▶ YOUR GOAL
Retype the entire listing below character for character, keeping every line and its line breaks unchanged.

<<<<

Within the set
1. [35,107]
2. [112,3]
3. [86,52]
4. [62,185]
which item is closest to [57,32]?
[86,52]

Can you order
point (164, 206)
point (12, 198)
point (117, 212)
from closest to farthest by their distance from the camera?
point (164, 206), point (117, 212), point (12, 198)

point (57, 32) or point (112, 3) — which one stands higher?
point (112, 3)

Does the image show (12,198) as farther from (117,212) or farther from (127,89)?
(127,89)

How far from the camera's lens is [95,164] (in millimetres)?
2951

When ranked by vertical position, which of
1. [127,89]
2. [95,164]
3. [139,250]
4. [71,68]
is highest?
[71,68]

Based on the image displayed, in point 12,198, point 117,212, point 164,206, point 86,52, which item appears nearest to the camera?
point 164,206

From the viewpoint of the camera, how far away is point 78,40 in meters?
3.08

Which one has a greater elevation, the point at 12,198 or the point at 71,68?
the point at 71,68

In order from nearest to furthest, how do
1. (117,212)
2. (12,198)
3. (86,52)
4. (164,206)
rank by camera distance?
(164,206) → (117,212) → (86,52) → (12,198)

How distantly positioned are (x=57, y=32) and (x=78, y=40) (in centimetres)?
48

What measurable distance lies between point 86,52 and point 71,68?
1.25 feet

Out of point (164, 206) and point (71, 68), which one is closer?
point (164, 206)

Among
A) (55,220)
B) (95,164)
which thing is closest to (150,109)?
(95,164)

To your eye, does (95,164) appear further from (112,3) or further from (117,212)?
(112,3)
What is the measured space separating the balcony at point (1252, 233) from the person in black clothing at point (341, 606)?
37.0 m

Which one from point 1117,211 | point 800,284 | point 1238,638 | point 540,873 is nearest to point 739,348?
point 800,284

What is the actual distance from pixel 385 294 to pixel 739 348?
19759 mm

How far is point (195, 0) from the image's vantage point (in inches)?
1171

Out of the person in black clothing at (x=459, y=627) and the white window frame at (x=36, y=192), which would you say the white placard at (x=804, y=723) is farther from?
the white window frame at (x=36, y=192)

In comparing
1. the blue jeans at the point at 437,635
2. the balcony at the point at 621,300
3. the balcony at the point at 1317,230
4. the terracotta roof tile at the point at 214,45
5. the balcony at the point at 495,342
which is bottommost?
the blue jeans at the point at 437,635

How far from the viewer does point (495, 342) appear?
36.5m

>>>>

▶ FULL SOLUTION
Within the set
1. [35,107]
2. [112,3]
3. [86,52]
4. [62,185]
which item is closest to [57,32]?
[86,52]

Can you order
point (164, 206)
point (12, 198)
point (117, 212)
from closest to farthest by their distance from the camera?
point (164, 206), point (117, 212), point (12, 198)

point (57, 32) or point (112, 3) — which one stands higher?
point (112, 3)

Does the image show (12,198) as farther from (117,212) or farther from (127,89)?
(127,89)

How far from the camera's lens is [95,164] (in millimetres)?
2951

When ranked by vertical position, which of
1. [127,89]
2. [95,164]
3. [139,250]
4. [71,68]
is highest?
[71,68]

Based on the image displayed, in point 12,198, point 117,212, point 164,206, point 86,52, which item appears nearest to the camera?
point 164,206

From the viewpoint of the camera, how far away is point 78,40 in meters?
3.08

Which one has a greater elevation, the point at 12,198 or the point at 71,68?
the point at 71,68

In order from nearest to furthest, how do
1. (117,212)
2. (12,198)
3. (86,52)
4. (164,206)
rank by camera distance?
(164,206) → (117,212) → (86,52) → (12,198)

How distantly positioned are (x=57, y=32) and (x=78, y=40) (in centimetres)?
48

What measurable distance lies between point 86,52 and point 71,68?
1.25 feet

Out of point (164, 206) and point (71, 68), which one is closer?
point (164, 206)

Among
A) (55,220)
B) (95,164)
which thing is closest to (150,109)?
(95,164)

To your eye, does (95,164) appear further from (112,3) or further from (117,212)?
(112,3)
What is the measured space separating the balcony at point (1252, 233) from the person in black clothing at point (341, 606)?
37.0 m

Which one from point 1117,211 | point 800,284 | point 1238,638 | point 540,873 is nearest to point 739,348?
point 800,284

What is the actual distance from pixel 385 294 to pixel 739 348?
19759 mm

How far is point (195, 0) from the image's vantage point (in inches)?
1171

Out of the person in black clothing at (x=459, y=627) and the white window frame at (x=36, y=192), which would you say the white placard at (x=804, y=723) is farther from?
the white window frame at (x=36, y=192)

In comparing
1. the blue jeans at the point at 437,635
2. the balcony at the point at 621,300
3. the balcony at the point at 1317,230
4. the terracotta roof tile at the point at 214,45
5. the balcony at the point at 495,342
which is bottommost?
the blue jeans at the point at 437,635

How far from the viewer does point (495, 342) appear?
36.5m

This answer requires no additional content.